Each woman's journey was different. For Navidad and Elling, the move into burlesque was partially because of the frustratingly low-paid, boring assembly-line jobs their gender and class had equipped them for. Once on stage, though, they enjoyed themselves. “All those years I had worked as a waitress, a telephone operator, you know? But I found myself on stage, and I know who I am now,” says the Detroit-born Elling, among the first black women to be a burlesque dancer.

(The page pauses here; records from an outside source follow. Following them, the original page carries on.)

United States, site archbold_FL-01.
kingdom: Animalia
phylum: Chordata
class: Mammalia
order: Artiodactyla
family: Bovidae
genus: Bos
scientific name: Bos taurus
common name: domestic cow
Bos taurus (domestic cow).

For O'Hara, who had spent her childhood as the nerdy 'ugly' girl damaged by self-doubt about her attractiveness, being publicly admired for her sexual, sensual identity was liberating. “With dance I got to recreate myself. It allowed me the opportunity to reclaim my body. And that healed my mind, too.” Meanwhile Judith Stein, whose feminist friends disapproved of her becoming an erotic dancer, has no doubt that her choice empowered her. “Feminism [for us] wasn't about not shaving your legs. Feminism was about shaving your legs and working in a bar and working as a 'sex object' and knowing that you were. And not trading your soul and your pussy for a wedding ring,” says Stein, unflinching.

The theme of financial independence comes up repeatedly. But equally significant is these women's aura of sexual confidence. “I refuse to believe the men were in charge here,” says O'Hara. “No-one's there to BS you. You're BS-ing them,” says another dancer. “Being a stripper, or being a sex trade worker, that has been the job... open to women through the ages. The belly dancer, the flamenco dancer... it was about being sexual, being able to be comfortably display their sexuality. And that's strong,” says Stein.

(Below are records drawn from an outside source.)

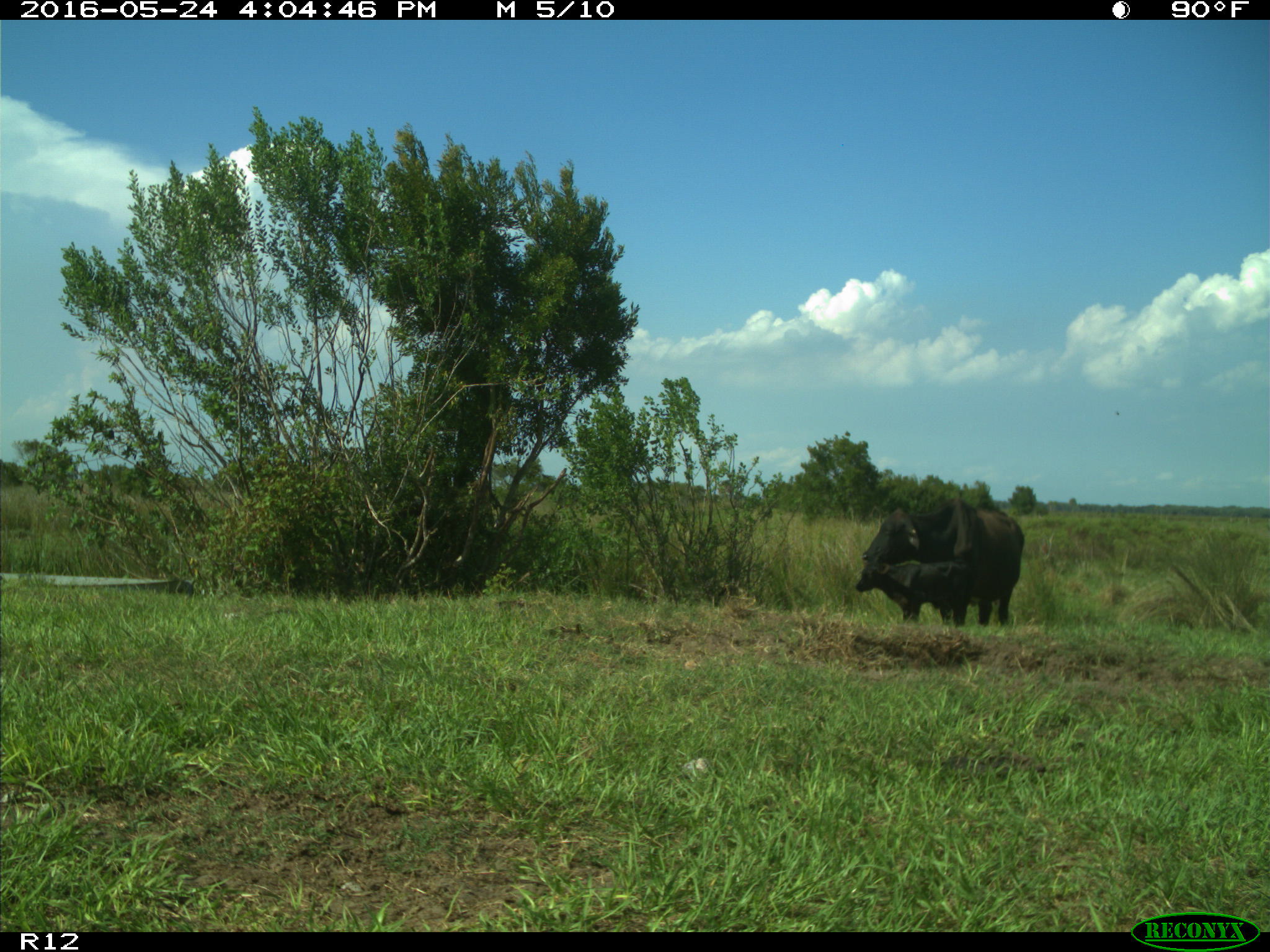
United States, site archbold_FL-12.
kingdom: Animalia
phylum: Chordata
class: Mammalia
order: Artiodactyla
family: Bovidae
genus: Bos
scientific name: Bos taurus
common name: domestic cow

Sexuality, the film persuades us, is as legitimate a part of a woman's identity as her mathematical skills, or her talent for answering phone calls. And given that the world is what it is, why should using one's erotic skills – and indeed, developing them more fully to give pleasure to one’s self – not be something to celebrate? The body is not everything. But we have insisted for far too long that it ought to be nothing.


Published in Mumbai Mirror, 17 Mar 2017.